ContentBasedAlgorithm.py(基于电影推荐电影的算法)
ContentBasedAlgorithm.py(基于电影推荐电影的算法)
这个模块是基于内容计算相似度的模块,内容分为计算类型的相似度,计算年份的相似度,评估分数,得到推荐电影。
init函数
初始化,k是指knn中的k值,默认值是40
def __init__(self,k=40,sim_option={}):
AlgoBase.__init__(self)
self.k=k
similarityBasedOnGenre函数
计算类别的相似度,计算电影类别与电影类别之间的相似度
注:本次数据集有18个genres
相似指标使用𝐶𝑜𝑠𝑆𝑖𝑚(𝑥, 𝑦)计算
例子:
def similarityBasedOnGenre(self,movie1,movie2,genres):
genres1 = genres[movie1]
genres2 = genres[movie2]
sumxx, sumxy,sumyy = 0,0,0
for i in range(len(genres1)):
x = genres1[i]
y = genres2[i]
sumxx += x * x
sumyy += y * y
sumxy += x * y
genreSim = sumxy/math.sqrt(sumxx*sumyy)
return genreSim
similarityBasedOnYear函数
计算电影年份与电影年份之间的相似度
计算函数为f(x)=e ^(-|x-y|/5)
def similarityBasedOnYear(self,movie1,movie2,years):
diff = abs(years[movie1] - years[movie2])

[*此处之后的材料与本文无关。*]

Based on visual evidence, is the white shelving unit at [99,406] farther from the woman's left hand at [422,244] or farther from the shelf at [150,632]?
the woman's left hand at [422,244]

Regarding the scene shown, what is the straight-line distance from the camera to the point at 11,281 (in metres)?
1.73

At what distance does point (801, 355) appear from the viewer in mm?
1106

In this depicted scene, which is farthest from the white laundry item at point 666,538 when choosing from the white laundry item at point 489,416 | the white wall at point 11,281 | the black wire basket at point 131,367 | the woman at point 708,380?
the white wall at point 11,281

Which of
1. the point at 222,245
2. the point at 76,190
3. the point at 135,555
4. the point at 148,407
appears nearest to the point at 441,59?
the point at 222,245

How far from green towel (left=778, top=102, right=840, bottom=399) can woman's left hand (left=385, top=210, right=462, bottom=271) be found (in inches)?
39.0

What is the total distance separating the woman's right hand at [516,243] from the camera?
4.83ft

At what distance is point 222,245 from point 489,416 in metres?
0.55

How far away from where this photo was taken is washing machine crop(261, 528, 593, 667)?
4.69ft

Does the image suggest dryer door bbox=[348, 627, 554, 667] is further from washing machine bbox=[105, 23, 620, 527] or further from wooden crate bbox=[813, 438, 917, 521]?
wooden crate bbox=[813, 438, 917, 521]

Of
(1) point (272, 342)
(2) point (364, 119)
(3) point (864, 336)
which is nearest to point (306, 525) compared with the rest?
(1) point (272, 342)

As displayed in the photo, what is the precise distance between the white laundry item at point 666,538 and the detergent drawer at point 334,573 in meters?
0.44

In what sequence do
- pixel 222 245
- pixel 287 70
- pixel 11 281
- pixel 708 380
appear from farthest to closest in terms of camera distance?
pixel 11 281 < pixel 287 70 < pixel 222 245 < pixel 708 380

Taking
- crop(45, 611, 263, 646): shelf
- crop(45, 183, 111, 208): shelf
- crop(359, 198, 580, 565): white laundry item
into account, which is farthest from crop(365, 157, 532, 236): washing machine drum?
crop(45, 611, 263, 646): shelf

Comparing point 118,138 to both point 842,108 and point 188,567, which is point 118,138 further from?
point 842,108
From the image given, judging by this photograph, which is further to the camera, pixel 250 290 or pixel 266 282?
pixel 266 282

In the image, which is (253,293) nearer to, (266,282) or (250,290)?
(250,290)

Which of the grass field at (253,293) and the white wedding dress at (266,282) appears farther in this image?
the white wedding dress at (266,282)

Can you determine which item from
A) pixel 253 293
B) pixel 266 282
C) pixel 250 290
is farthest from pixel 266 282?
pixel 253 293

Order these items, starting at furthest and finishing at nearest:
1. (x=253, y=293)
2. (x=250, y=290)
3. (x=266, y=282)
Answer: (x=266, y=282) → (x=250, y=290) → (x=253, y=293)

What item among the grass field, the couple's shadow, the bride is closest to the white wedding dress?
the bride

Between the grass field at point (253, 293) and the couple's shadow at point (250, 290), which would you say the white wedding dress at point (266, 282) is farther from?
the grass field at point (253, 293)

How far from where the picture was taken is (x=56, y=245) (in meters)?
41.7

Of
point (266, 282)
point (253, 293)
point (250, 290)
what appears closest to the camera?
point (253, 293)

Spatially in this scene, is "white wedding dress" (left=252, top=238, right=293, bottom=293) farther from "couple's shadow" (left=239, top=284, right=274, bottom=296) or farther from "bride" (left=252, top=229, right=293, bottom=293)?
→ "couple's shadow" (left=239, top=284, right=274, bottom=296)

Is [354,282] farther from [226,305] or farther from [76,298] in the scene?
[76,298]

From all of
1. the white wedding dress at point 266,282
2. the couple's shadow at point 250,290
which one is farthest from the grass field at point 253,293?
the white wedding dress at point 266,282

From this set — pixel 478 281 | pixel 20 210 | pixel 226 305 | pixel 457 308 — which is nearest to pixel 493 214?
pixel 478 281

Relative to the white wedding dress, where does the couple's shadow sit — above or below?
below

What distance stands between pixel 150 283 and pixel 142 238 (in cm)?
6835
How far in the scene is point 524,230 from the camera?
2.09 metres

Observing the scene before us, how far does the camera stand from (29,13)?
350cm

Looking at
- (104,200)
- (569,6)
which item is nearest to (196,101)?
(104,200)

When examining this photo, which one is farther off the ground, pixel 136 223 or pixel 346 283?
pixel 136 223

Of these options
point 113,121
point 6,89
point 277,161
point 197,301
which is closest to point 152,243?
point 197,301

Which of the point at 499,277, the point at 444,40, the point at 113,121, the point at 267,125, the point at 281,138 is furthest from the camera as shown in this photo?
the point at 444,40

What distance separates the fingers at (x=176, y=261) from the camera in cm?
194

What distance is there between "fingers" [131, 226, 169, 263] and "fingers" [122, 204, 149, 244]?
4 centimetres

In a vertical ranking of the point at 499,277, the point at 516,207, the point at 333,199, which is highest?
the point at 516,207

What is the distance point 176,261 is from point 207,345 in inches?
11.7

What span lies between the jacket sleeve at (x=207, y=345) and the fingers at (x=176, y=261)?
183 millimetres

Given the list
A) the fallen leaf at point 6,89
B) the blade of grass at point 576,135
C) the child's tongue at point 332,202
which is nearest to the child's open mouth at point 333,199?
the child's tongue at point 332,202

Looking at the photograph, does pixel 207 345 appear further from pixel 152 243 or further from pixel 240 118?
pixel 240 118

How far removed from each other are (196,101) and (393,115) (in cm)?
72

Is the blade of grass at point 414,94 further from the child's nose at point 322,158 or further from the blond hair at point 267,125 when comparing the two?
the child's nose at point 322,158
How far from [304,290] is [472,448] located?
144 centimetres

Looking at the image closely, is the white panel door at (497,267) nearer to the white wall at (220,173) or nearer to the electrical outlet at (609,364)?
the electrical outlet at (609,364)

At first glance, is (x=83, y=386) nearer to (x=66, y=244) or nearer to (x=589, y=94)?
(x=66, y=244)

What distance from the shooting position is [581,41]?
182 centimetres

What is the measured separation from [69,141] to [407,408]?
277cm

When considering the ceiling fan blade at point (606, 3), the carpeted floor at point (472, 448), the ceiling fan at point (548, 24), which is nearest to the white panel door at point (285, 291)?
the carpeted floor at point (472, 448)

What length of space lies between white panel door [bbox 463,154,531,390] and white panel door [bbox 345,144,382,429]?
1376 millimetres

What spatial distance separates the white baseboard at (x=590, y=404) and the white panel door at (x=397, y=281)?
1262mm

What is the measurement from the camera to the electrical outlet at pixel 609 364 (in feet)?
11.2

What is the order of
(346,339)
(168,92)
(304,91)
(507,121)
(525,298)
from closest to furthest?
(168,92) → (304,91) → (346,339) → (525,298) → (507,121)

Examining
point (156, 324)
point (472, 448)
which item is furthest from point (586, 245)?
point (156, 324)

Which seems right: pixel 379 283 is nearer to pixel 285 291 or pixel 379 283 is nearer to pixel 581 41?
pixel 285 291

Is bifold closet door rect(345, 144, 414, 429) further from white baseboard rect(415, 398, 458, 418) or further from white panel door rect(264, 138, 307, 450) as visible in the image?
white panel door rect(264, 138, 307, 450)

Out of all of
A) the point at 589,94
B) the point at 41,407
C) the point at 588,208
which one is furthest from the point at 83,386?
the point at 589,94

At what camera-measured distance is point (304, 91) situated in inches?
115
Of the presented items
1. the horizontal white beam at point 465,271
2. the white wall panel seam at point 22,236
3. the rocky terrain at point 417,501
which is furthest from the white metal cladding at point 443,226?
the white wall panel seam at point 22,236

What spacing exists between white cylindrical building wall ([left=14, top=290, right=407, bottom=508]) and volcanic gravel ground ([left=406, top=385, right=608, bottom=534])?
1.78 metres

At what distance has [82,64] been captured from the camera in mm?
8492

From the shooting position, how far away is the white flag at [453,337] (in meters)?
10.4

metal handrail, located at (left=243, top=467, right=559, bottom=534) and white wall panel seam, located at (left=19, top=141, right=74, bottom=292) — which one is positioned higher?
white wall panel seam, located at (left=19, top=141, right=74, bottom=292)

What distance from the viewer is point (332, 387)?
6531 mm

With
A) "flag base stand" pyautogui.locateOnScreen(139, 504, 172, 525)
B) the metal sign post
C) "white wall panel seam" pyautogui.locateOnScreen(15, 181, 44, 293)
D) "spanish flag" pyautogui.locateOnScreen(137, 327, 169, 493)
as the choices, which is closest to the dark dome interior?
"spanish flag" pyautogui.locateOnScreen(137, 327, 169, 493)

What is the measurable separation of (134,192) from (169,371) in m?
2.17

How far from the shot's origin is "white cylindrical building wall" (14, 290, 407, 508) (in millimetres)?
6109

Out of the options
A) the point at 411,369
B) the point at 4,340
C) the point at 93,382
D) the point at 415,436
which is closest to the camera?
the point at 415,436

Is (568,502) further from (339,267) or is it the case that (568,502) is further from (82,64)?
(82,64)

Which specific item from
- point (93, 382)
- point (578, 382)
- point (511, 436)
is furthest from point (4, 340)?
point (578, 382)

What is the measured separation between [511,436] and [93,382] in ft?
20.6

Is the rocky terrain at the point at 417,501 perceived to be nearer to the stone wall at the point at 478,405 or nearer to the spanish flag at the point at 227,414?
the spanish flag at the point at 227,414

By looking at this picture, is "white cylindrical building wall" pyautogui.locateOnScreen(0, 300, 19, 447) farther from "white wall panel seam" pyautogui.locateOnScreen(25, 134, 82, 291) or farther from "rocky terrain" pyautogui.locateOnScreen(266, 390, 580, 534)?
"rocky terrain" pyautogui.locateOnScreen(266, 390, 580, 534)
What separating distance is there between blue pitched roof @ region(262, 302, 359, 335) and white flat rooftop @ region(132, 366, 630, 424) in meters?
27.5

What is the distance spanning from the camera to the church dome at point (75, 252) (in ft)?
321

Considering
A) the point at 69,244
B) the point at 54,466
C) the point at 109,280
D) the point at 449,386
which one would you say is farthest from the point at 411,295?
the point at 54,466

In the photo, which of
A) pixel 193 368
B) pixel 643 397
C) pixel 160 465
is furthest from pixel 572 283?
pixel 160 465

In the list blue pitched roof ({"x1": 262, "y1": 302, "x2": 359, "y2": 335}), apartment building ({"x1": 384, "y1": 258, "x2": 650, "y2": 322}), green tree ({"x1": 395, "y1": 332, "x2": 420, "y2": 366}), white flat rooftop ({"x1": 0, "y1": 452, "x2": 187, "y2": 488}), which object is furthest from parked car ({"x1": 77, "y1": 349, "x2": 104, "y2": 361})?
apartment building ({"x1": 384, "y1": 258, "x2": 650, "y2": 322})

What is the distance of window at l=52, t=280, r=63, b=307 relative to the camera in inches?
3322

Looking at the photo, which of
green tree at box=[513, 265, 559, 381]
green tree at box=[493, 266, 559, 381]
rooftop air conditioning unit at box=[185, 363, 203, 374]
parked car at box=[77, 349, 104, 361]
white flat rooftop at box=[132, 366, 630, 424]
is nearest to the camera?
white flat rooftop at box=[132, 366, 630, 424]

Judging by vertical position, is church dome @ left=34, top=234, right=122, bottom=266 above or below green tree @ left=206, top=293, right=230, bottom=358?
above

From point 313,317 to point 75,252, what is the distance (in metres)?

sim = math.exp(-diff / 5.0)
return sim
fit函数
每个派生类都将此方法称为训练算法的第一步。参数为train_set(训练集),返回值为self。
这个派生类中则是将数据集的类别和年份的相似度计算出来,返回到self.similarities之中。
注:self.similarities为一开始为空矩阵,后面为对角矩阵。
def fit(self,trainset):
AlgoBase.fit(self, trainset)
ml = MovieLens()
genres = ml.getGenres()
years = ml.getYears()
print("Computing content-based similarity matrix")
# Compute genre distance for every movie combination as a 2x2 matrix
# create a matrix with all zeros and size of all entries in the dataset
self.similarities = np.zeros((self.trainset.n_items,self.trainset.n_items))
for this_rating in range(self.trainset.n_items):
if (this_rating % 1000 == 0):
print(this_rating, " of ", self.trainset.n_items)
for next_rating in range(this_rating+1,self.trainset.n_items):
this_movieId = int(self.trainset.to_raw_iid(this_rating))
other_movieId = int(self.trainset.to_raw_iid(next_rating))
genreSimilarity = self.similarityBasedOnGenre(this_movieId, other_movieId, genres)
yearSimilarity = self.similarityBasedOnYear(this_movieId, other_movieId, years)
self.similarities[this_rating, next_rating] = genreSimilarity * yearSimilarity
self.similarities[next_rating, this_rating] = self.similarities[this_rating, next_rating]
return self
estimate函数
在此电影与用户评价的所有电影之间建立相似度评分,接着提取前K个最相似的评分(默认为40),最后计算按用户评分加权的K个邻居的平均得分
def estimate(self, u, i):
if not (self.trainset.knows_user(u) and self.trainset.knows_item(i)):
raise PredictionImpossible('User and/or item is unkown.')
# Build up similarity scores between this item and everything the user rated
neighbors = []
for rating in self.trainset.ur[u]:
genreSimilarity = self.similarities[i,rating[0]]
neighbors.append( (genreSimilarity, rating[1]) )
# Extract the top-K most-similar ratings
k_neighbors = sorted(neighbors,key = lambda x:x[1], reverse=True)[:self.k]
# Compute average sim score of K neighbors weighted by user ratings
simTotal = weightedSum = 0
for (simScore, rating) in k_neighbors:
if (simScore > 0):
simTotal += simScore
weightedSum += simScore * rating
if (simTotal == 0):
raise PredictionImpossible('No neighbors')
predictedRating = weightedSum / simTotal
return round(predictedRating,1)
总结
这个python文件主要是完成电影与用户评价的所有电影建立相似度再计算分数,最后得到分数再推荐电影,这个python文件的算法就是表示通过你看过的电影评估其他电影来统计分数,再给出推荐电影。